_GOAL OF THE EXERCISE_
Copy the data exactly. Images are the one exception.

_DATA SEGMENT_
----
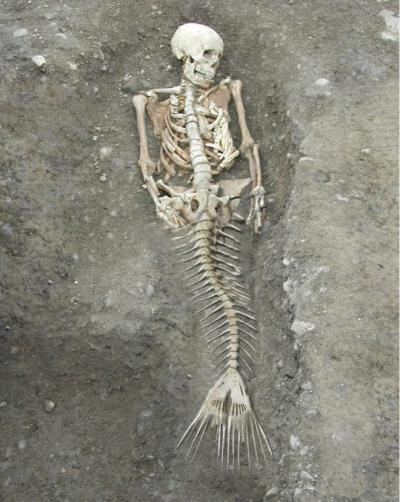 Mermaids Look Look Like a Real Mermaid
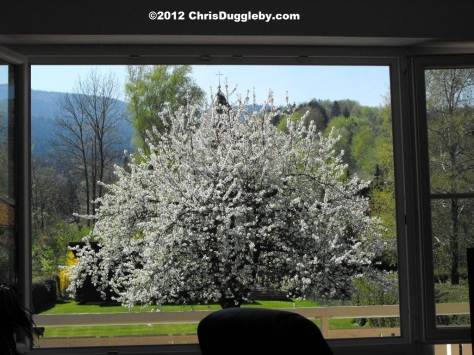 My favourite cherry blossom tree taken from my office desk in spring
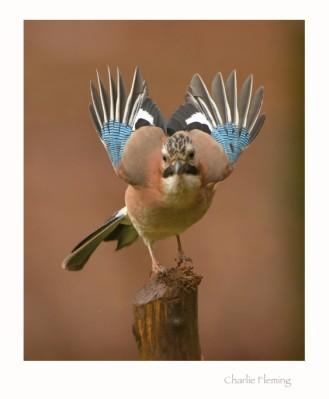 eurasian-jay-by-charliefleming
----
_YOUR RESPONSE_
 Mermaids Look Look Like a Real Mermaid
 My favourite cherry blossom tree taken from my office desk in spring
 eurasian-jay-by-charliefleming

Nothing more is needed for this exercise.